Infolge der Vibrationen während der Fahrt rutschte das Seil allmählich durch die Klemme, so dass die Bremskupplung immer tiefer durchhing. Diese hatte bereits bei der Einfahrt in den Blisadonatunnel erstmals Kontakt zu Gleisanlagen, obwohl die nur etwa 11,5 km zuvor im Bahnhof St. Anton erfolgte Bremsprobe unauffällig ablief. Schließlich rutschte das Seil aus der Klemme und fiel kurz vor dem Betriebsbahnhof Dalaas ganz ab. Dort wurde es am darauffolgenden Tag gefunden.
Im weiteren Verlauf wurde die Kupplung beim Anschlagen gegen ab km 122,722 im Gleis gelagerte Schienen vom Schlauch der vorderen Wagenhälfte abgezogen. Der Luftschlauch der hinteren Wagenhälfte mitsamt der Kupplung wurde durch die Wucht des Anpralls nach hinten geschlagen, um mehr als 150° umgeknickt und in dieser Stellung fixiert, da die Kupplung sich im Rahmen der hinteren Wagenhälfte verklemmte. Durch das Abknicken konnte aus der dahinterliegenden Hauptluftleitung keine Luft mehr austreten, die Bremsen der hinteren Hälfte des ersten Wagens und der dahinter befindlichen 15 Wagen waren ab sofort nicht mehr zu beeinflussen. Im Zugteil vor der abgerissenen Bremskupplung fiel der Druck in der Hauptluftleitung schlagartig zusammen, was der Lokomotivführer vorschriftsgemäß als Zugtrennung interpretierte. Der Zug verfügte nun nur noch über 10 % Bremshundertstel.

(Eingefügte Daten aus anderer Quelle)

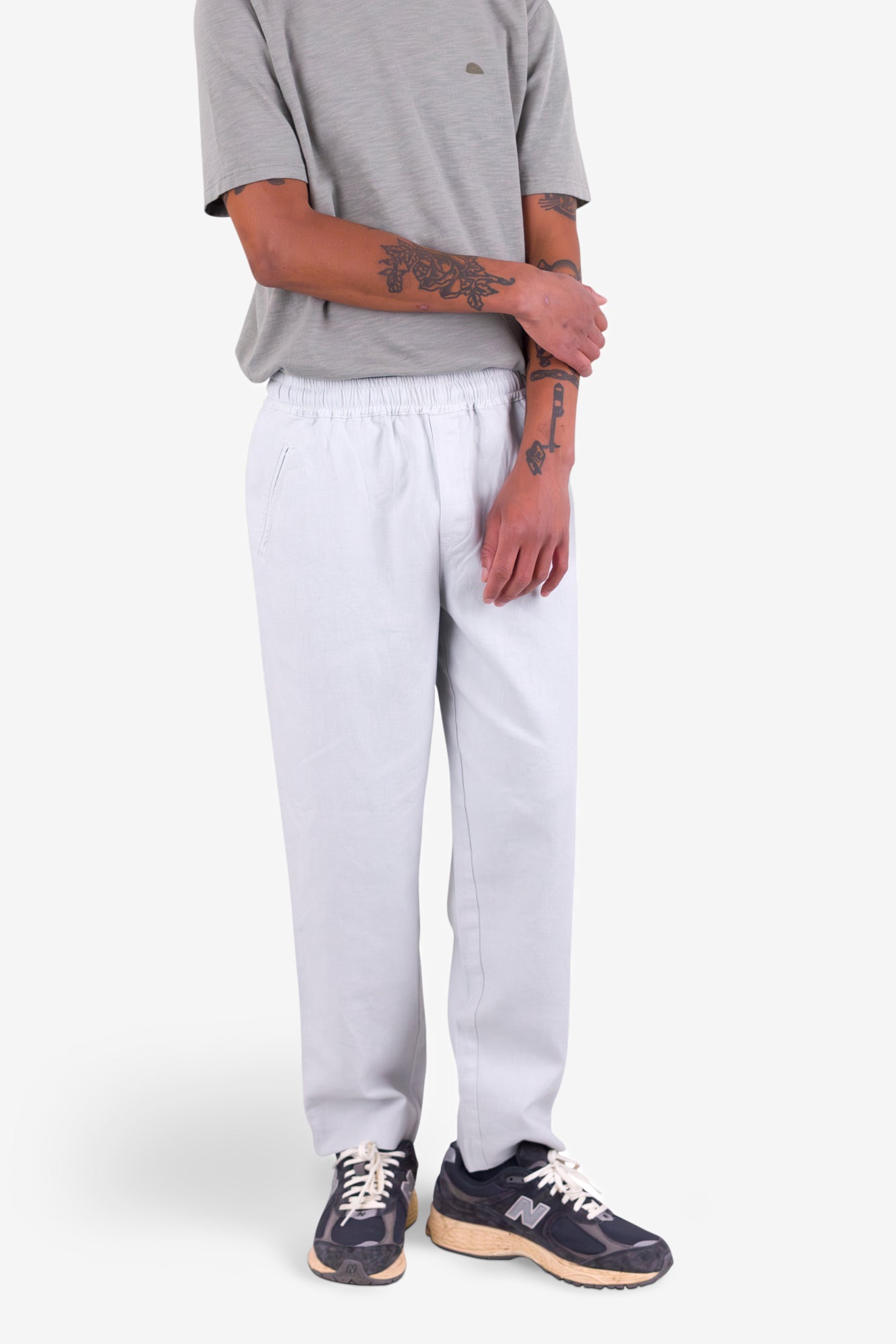 Folk - Drawcord Assembly Pant - Mineral Blue Hemp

Aufgrund der großen ungebremsten Masse und des starken Gefälles (bis zu 34 ‰ zwischen Hintergasse und Braz) erfolgte trotz der Zwangsbremsung eine rasante Geschwindigkeitszunahme des Zuges. Durch die Betätigung des Notbrems-Taster fiel zudem auch die elektrische Bremse des Triebfahrzeuges aus. Das Zerreißen der Bremsleitung geschah in einer Höhe von etwa 895 m ü. A.;[4] bis zur Entgleisung der letzten fünf Wagen im Brazer Bogen auf etwa 725 m Seehöhe rollte der Zug mit der völlig unzureichenden Bremswirkung etwa 170 Höhenmeter abwärts. Die nach dem Zerreißen der Hauptluftleitung noch vorhandene Bremsleistung hätte nur für ein Halten der zulässigen Geschwindigkeit bei einem durchschnittlichen Gefälle von 14 ‰ ausgereicht.
Dass an der verunfallten Lokomotive nur drei der vier Fahrmotoren funktionierten, war für den Unfall belanglos, da die maximal zulässige Bremskraft der elektrischen Nutzbremse von 150 kN durch eine entsprechende Steuerung auch von den übrigen drei Motoren aufgebracht werden kann.
Beim Eisenbahnunfall von Braz 1971 entgleiste ein Spirituszug in Innerbraz[5], 1995 gab es einen weiteren Eisenbahnunfall in Innerbraz, als ein Intercity entgleiste.